═════ LESETEXT ═════

Schützender Hof
Seit mehr als zehn Jahren plant der Kanton Basel-Stadt die Umnutzung des Güterumschlagplatzes auf dem Wolf-Areal zum gemischten Wohnquartier. Nun wird es konkreter. Die ersten beiden Projektwettbewerbe für zwei Wohnungsneubauten sind entschieden.
Baufelder MF02 und MF03
Güterbahnhof Areal Wolf, Basel
Projektwettbewerbe im selektiven Verfahren
Mit der Verlagerung des Güterumschlags in das Basler Hafengebiet gab die SBB fast zwei Drittel des Wolf-Areals, einem Gelände unweit des Bahnhofs Basel SBB, für neue Nutzungen frei. In Etappen entsteht hier Raum für Gewerbe, Büros und vor allem Wohnungen. Das rund 16 ha grosse Areal liegt zwischen Bahngleisen und der St. Jakobstrasse, die zur Autobahnausfahrt Basel-City führt. Damit ist das Areal gut erschlossen, aber auch durch Bahn- und Strassenlärm beeinträchtigt.

═════

- AUFGABENSTELLUNG -
Nimm den Text über das Wolf-Areal in Basel nach seinem letzten Satz wieder auf und führe ihn fort. Die nachstehende Auflistung ist davon unabhängiges Material.

═════ AUSGANGSMATERIAL ═════

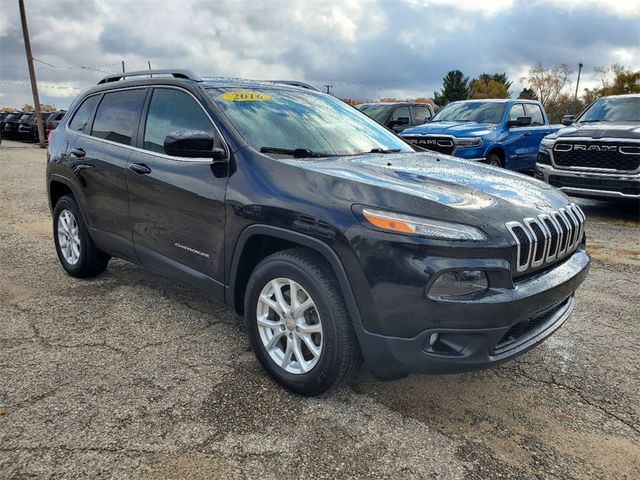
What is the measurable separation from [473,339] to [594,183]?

═════

- LÖSUNG -
Für die bauliche Entwicklung führte die SBB 2017 einen städtebaulichen Studienauftrag durch. Die ausgewählten Vorschläge der Basler Architekten Christ & Gantenbein und des Zürcher Büros EM2N wurden in ein Konzept zusammengeführt und schufen die Basis des Richtplans. Ein in Ost-West-Richtung ausgedehnter Hof bildet das Herz des Areals. Er schützt vor dem Lärm der Strasse und vor den Belastungen entlang des Schienenfelds. In ihm liegt ein breiter, begrünter Boulevard; er erschliesst die Wohnungen im Westen und führt zur Gewerbenutzung im Osten. Dazwischen stehen die denkmalgeschützten Bauten, die für öffentliche Nutzungen wie Gastronomie, Kultur und Dienstleistungen umgenutzt werden.
In dem sehr dicht bebauten Quartier vergibt die SBB zwei Baufelder im Baurecht an Genossenschaften. Damit kann ein Drittel der rund 600 Wohnungen preisgünstig vermietet werden. Für zwei weitere Bauparzellen wurden parallel zwei Projektwettbewerbe im selektiven Verfahren durchgeführt. Hier sollen je ein zehngeschossiges Wohnhaus und insgesamt rund 300 Wohnungen entstehen.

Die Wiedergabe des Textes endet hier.